SkeletonsStructural outlines (signatures only) of every file.
Spec AlignmentA mapping of product requirements to existing code artifacts.

Layer 2 runs per-task, just-in-time. It narrows the global Layer 1 index into a context package sized for one task’s context window. Outputs are written to .speed/features/{feature}/context/task-{id}/.

Scoping Process: Dynamic graph walk isolating task-specific nodes

  1. Symbol Resolution: Resolves all files_touched from the task definition to their corresponding symbols in the CSG.
  2. Graph Walk: Breadth-first search on the reference graph.
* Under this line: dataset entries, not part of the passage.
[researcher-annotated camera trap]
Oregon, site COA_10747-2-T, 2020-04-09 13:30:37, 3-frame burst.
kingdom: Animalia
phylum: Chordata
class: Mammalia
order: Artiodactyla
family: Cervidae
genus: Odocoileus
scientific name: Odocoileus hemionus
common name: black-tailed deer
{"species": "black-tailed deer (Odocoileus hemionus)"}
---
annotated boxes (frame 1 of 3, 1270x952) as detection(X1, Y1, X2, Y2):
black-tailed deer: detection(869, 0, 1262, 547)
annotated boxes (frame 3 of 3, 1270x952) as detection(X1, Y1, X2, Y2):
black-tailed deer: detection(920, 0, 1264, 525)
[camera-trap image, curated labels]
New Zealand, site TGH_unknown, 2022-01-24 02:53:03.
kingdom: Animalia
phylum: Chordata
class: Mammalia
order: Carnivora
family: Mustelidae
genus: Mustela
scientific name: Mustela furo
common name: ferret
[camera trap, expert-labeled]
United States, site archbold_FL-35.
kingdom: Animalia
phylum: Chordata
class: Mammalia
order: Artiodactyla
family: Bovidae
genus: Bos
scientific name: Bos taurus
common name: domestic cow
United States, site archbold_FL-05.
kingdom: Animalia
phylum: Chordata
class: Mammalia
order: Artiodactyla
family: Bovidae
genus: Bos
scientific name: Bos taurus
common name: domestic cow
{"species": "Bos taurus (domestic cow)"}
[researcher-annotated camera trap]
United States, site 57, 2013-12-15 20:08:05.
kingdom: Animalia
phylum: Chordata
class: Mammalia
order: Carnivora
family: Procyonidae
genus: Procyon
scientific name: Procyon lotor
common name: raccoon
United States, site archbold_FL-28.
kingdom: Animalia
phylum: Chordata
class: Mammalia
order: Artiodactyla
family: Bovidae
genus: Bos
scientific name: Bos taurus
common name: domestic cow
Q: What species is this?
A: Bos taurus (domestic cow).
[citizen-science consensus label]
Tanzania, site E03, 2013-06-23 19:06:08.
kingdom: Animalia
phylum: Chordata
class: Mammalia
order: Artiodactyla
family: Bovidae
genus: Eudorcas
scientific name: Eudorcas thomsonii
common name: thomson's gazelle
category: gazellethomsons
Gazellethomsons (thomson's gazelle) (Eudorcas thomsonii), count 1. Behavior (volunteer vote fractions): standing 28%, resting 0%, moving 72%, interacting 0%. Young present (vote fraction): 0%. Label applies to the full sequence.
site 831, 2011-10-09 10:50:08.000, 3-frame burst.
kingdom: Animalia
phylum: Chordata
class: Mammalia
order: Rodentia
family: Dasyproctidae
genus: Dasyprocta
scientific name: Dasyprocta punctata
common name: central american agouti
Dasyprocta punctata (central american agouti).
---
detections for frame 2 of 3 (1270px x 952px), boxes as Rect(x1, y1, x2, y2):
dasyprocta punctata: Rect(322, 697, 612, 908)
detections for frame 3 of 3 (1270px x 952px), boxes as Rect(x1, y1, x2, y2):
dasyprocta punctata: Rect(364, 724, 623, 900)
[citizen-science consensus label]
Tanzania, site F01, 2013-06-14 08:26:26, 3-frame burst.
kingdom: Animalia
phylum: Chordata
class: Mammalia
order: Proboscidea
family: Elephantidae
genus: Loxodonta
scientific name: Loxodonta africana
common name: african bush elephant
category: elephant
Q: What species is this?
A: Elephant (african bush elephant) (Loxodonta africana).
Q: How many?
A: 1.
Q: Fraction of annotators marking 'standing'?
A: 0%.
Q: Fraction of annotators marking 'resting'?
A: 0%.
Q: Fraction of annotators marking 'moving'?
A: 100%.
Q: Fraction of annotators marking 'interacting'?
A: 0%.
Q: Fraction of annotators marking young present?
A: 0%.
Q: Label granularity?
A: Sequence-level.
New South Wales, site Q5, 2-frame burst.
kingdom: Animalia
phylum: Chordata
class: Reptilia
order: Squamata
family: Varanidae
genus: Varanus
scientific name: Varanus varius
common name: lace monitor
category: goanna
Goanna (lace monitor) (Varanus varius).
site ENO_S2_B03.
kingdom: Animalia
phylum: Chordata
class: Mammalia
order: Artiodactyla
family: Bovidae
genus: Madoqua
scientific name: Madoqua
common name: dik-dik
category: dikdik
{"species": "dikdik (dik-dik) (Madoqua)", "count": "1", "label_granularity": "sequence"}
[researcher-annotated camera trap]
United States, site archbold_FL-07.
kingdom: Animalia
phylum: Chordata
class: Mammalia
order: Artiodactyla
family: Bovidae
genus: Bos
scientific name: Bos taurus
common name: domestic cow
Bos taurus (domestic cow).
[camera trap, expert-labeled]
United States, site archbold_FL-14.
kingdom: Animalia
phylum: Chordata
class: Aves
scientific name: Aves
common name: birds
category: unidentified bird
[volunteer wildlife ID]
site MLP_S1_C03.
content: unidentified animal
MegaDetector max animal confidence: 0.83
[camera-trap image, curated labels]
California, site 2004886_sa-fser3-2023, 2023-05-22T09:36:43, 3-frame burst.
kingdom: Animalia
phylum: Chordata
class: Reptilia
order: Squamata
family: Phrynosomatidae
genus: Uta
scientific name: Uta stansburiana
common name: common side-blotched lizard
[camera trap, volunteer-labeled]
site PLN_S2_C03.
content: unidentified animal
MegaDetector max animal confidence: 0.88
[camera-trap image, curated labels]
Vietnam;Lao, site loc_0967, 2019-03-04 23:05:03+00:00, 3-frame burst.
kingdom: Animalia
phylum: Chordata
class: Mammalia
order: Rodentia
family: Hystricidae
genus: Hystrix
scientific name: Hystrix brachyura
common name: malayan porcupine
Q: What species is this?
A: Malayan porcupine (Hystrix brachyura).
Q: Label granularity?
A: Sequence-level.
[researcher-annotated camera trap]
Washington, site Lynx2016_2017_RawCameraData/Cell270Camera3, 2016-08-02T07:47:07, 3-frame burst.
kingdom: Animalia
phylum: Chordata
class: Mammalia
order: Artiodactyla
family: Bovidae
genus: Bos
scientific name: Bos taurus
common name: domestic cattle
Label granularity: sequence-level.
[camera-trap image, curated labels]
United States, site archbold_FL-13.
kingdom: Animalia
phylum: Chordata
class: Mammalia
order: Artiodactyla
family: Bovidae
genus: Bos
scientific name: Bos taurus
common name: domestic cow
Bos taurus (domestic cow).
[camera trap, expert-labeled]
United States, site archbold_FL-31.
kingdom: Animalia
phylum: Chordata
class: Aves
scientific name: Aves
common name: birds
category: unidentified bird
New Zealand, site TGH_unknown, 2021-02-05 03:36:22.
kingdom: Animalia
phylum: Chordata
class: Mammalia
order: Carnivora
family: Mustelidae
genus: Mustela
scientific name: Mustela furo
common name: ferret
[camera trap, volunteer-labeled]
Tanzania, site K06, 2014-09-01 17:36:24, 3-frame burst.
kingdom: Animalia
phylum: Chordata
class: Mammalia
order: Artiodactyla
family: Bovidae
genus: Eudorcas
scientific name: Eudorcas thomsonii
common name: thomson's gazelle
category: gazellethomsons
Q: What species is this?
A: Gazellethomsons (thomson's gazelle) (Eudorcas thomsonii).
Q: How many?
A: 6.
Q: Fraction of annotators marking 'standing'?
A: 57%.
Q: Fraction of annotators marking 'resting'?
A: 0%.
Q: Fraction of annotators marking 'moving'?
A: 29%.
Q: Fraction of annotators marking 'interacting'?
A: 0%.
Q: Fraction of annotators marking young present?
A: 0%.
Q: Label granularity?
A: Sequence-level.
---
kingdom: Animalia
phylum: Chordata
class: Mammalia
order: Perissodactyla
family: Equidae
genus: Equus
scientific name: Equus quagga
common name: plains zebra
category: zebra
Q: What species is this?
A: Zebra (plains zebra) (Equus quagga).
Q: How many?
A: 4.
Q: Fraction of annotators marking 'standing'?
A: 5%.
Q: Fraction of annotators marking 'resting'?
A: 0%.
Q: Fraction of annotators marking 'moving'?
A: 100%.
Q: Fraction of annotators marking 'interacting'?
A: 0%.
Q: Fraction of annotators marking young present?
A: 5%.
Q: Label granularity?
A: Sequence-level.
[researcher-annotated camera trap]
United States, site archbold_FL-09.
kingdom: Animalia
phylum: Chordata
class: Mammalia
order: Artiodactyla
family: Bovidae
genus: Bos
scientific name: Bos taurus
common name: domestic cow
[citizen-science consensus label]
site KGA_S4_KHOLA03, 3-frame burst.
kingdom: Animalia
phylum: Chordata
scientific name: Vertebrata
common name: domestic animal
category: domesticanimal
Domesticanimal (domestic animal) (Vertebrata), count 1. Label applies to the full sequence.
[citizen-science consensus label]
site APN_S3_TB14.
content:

The delivery strategy depends on graph distance from the task’s touched files:
DistanceDeliveryRationale
0 hops (files_touched)Full content, never cutThe files the task will modify. Inviolable.
1 hopFull content (downgrade to skeleton if >2000 lines)Direct callers/callees the agent needs to understand.
2 hopsSkeleton onlyInterface awareness without consuming the token budget.
3+ hopsDroppedDistant code unlikely to be relevant.
  1. Decision Collection: Upstream decisions and architectural concerns from completed dependency tasks are injected into the task context.
  2. Spec Narrowing: Filters global spec-alignment claims down to the specific symbols relevant to the current task.
  3. Budget Balancing: Applies the token budget. The cut strategy preserves the most valuable context:
    • Never cut files_touched (distance 0).
    • Drop 2-hop files first.
    • Downgrade large 1-hop files from full content to skeletons.
    • Truncate the most distant skeletons as a last resort, leaving a pointer for the agent to use a “Read” tool if necessary.

Every cut is recorded in budget.json with the file path, original tier, downgraded tier, tokens saved, and reason. The failure classification system uses this data to detect context_cut failures.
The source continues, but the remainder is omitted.